Я слушала, затаив дыхание, потому что это было одно из наиболее подробных описаний прабабушки, когда-либо мною услышанных. И мне хотелось, чтобы мама продолжала свой рассказ.
— И хотя она была на двадцать лет старше Тони, — вновь заговорила мама после небольшой паузы, — никто, кроме посвященных, не мог бы этого предположить. Джилл могла часами просиживать за своим туалетным столиком. — При этих словах мать широко улыбнулась.
Затем она замолчала, углубившись в воспоминания.
— Во всяком случае, — вновь заговорила она, вернувшись из прошлого, — эти драгоценности я получила по наследству и хочу, чтобы теперь они были у тебя.
— Они так прекрасны, что я буду бояться надевать их.
— Ты не должна бояться носить и владеть прекрасными вещами, Энни. Было время, когда я была точно такой. Чувствовала себя виноватой, что имела так много, ведь помнила, как бедно жила моя семья в Уиллисе. — В ее голубых глазах внезапно появилось решительное выражение. — Но вскоре я поняла, что богатые не заслуживают больших, чем бедные, прав наследовать и наслаждаться богатствами и самыми великолепными вещами, которые может предоставить эта жизнь. Никогда не думай, что ты лучше других только потому, что выросла в привилегированных условиях.
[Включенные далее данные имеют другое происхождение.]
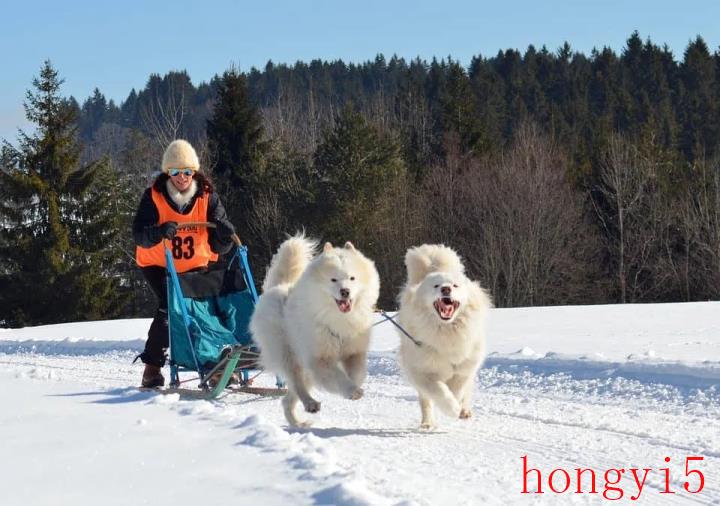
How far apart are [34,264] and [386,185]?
41.5ft

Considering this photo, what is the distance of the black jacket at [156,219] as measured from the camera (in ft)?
20.6

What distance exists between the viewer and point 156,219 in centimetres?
647

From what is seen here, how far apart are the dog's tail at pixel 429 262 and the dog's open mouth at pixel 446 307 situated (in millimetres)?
372

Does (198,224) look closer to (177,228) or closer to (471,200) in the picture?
(177,228)

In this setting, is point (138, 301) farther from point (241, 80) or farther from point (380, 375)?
point (380, 375)

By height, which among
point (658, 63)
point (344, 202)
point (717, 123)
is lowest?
point (344, 202)

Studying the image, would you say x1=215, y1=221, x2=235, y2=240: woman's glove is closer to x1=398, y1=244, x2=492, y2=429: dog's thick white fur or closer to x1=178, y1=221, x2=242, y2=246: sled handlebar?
x1=178, y1=221, x2=242, y2=246: sled handlebar

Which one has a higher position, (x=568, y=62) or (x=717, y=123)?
(x=568, y=62)

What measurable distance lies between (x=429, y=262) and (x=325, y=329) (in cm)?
89

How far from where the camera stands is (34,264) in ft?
92.7

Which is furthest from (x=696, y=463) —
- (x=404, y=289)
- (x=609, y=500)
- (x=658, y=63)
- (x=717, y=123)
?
(x=658, y=63)

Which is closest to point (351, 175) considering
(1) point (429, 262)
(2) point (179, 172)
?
(2) point (179, 172)

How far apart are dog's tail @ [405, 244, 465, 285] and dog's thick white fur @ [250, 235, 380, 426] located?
0.36 metres

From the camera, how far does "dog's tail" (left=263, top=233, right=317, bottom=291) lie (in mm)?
6023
Последние слова мама произнесла с силой, не оставившей у меня никакого сомнения в том, что они подкреплены пережитыми ею болью и страданиями.
— Зачастую богатые руководствуются в жизни такими же мотивами, как и очень нечестные или очень бедные люди. Может быть, даже в большей степени, чем бедные, так как у богатых больше свободного времени, чтобы потерять свой разум.